The Swakopmund–Walvis Bay area in Namibia is one of the Van den Bergs’ favourite places to photograph. They spent some time there photographing for Southern Africa’s Beautiful Deserts – The Big Picture and were after the desert creatures in the dunes behind Swakopmund.

One day they decided to drive up to Walvis Bay, passing the town towards the salt works. There, to their delight, they came upon hundreds of flamingoes on the eastern side of the road. Every time they had been there in the past, the flamingoes had kept to the western sea side of the road. They had been difficult to photograph because they were against the light in the afternoon. But this time a high tide had come over the road and suddenly it was a photographer’s paradise.
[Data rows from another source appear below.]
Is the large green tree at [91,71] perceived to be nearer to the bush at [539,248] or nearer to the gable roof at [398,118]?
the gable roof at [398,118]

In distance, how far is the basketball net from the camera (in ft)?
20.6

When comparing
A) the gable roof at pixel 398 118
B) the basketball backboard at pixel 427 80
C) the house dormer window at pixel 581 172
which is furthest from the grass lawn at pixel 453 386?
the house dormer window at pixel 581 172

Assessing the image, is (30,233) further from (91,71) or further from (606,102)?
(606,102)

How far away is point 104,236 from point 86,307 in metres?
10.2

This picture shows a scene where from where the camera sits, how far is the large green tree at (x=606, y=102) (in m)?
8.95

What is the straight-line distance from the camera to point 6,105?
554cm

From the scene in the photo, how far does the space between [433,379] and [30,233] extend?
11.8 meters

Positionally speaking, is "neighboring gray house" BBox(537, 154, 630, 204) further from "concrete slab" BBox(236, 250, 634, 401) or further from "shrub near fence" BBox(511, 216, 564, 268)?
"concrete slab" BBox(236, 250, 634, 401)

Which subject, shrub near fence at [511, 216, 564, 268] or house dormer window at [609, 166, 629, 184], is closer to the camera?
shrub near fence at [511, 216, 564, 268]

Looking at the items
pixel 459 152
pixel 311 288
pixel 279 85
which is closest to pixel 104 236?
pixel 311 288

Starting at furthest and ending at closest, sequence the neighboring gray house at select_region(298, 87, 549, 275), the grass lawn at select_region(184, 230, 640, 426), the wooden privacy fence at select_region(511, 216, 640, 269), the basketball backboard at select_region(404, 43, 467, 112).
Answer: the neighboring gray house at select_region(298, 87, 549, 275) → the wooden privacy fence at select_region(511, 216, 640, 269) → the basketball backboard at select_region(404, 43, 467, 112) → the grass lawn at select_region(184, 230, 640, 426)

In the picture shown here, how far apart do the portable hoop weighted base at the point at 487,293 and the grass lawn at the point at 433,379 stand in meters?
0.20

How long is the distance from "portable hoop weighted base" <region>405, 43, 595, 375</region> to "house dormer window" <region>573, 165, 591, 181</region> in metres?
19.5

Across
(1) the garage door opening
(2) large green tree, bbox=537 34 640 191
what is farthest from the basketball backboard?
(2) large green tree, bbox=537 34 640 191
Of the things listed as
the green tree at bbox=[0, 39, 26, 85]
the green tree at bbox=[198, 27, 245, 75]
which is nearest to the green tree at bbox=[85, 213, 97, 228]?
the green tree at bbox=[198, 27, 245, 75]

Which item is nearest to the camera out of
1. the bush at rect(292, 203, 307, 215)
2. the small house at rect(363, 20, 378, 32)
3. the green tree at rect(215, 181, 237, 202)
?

Not only were the birds now on the best side of the road for lighting, but they were against the most beautiful background imaginable – Namib dunes.

Instead of choosing to isolate one flamingo, Philip opted to use the 600 f4 without any tele-converters to get as much background in the images as possible.

He set his camera to Av, opened the aperture to f4 and had his lens on a heavy tripod as close to the ground as it could go. His ISO was on 100, as the light was still strong.

The problem, however, was that the closer Philip moved to the flamingoes, the further they moved in the other direction.

Because it was next to a public road, regular traffic passed next to the dunes. People were slowing down, straining to catch a glimpse of Philip’s 600mm.

Then, to his surprise, he saw a jogger running on the opposite side along the road towards the flamingoes. As he got closer, they got a fright, lifted their pink wings and started running back along the dune. Philip had his camera set on the highest frame-per-second rate and kept the shutter button in as he followed them. His focusing point was in the centre, to have more control over the focus.

When the jogger reached Philip, he apologized profusely for chasing the flamingoes away. If only he had known what a great favour he had done for him.